Foste julgado com a pena da iniqüidade humana. Acusaram-te de ser o rei dos judeus. Acusação injusta, pois és mais; és o timoneiro de nossas almas; Caminho, Verdade e Vida. Acusaram-te de incitar o povo a não pagar tributo a César. Mas foste tu mesmo que disseste, quando ardilosamente te perguntaram se era lícito pagar o tributo: "A César o que é de César". Mas não deixaste de recomendar: "A Deus o que é de Deus", porque sabes que estamos no mundo, mas não somos do mundo; somos de Deus, Senhor! Disseram que agitavas o povo, mas era o povo que se agitava ao influxo do teu amor. Ah! Que bela passagem aquela da tua entrada em Jerusalém, montado em uma jumenta, aclamado pela multidão. Essa foi a multidão que chorou por ti.

Teria chorado eu, Senhor?

E muitos de nós, ainda indiferentes a tudo o que pregavas, estávamos lá, no julgamento vil, gritando: "Barrabás! Solta-nos Barrabás!", levando o julgador injusto a lavar as mãos e te condenar... e nos condenar. Teria gritado eu, Senhor: "Barrabás, Barrabás!"?

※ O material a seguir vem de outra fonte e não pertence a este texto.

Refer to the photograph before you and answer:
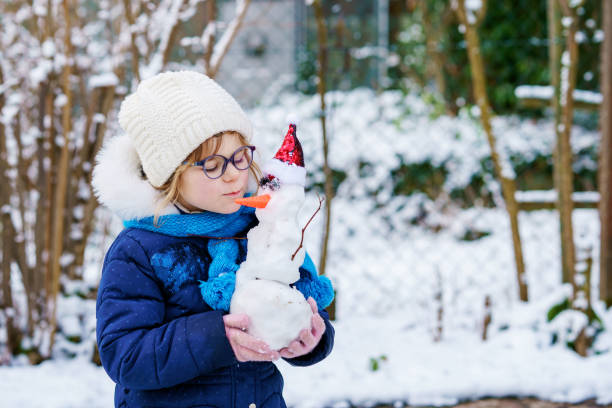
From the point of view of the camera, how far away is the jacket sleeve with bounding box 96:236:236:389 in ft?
3.41

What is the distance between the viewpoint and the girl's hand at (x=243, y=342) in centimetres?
101

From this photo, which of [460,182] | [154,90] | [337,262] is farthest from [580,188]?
[154,90]

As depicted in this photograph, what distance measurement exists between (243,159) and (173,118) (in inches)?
6.1

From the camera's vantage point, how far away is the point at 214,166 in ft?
3.69

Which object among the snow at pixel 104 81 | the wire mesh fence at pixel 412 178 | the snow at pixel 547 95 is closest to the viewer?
the snow at pixel 104 81

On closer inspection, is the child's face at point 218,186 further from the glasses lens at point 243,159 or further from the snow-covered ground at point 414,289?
the snow-covered ground at point 414,289

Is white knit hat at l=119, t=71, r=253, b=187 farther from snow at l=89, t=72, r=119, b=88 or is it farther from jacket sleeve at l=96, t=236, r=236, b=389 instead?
snow at l=89, t=72, r=119, b=88

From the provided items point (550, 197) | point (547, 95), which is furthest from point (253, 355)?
point (550, 197)

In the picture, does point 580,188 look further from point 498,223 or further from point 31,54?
point 31,54

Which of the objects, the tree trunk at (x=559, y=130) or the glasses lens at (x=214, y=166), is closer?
the glasses lens at (x=214, y=166)

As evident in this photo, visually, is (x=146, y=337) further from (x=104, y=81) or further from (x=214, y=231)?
(x=104, y=81)

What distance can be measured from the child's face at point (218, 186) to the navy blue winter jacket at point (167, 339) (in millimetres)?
92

Foste preso, mas tua doutrina liberta. Foste crucificado, mas tua mensagem está viva para os que têm o coração de sentir e o pensar de discernir. Subiste ao Céu, após permanecer por 40 dias entre os teus discípulos no testemunho da Ressurreição. Tua Ascensão é a Ascensão do justo que venceu o mundo. Nossa ascensão, ainda em laboriosa construção, é a ascensão do discípulo que aprende contigo a amar e aspira a dizer, um dia, como disseste: “Eu venci esse mundo!”. Subiste para permanecer entre nós, amando-nos e ensinando-nos a amar e a vencer os enganos do mundo, na árdua tarefa de ascensão do mundo para Deus. Voltarás, quando estivermos voltados para ti. Serei digno de ti, Senhor?

O teu Evangelho é a nossa redenção do martírio do Calvário. A força do teu amor nos ensina a amar. Hoje já lavamos as nossas mãos e purificamos os nossos corações na água pura desse amor que redime pela tarefa abraçada: a de trabalhadores da tua seara. E hoje ainda, da mesma forma que nos conclamaste que nos amássemos, nós te dizemos: "Sim, amamo-nos e lançamo-nos no trabalho de renovação do mundo em nós, com o suor de nossos esforços a verter na abnegação pela missão a que nos confiaste!".

Já não gritamos mais: "Crucifica-o! Crucifica-o". Dizemos, na acústica da alma, aos que têm ouvido de ouvir: "Segue-o! Segue-o!".

Não haverá mais crucificação, Senhor! Teu Evangelho não ficará preso à cruz dos interesses humanos e estará sempre redivivo em nossas consciências e em nossos corações, norteando nossas ações no teu infinito amor, na sublime tarefa da regeneração humana.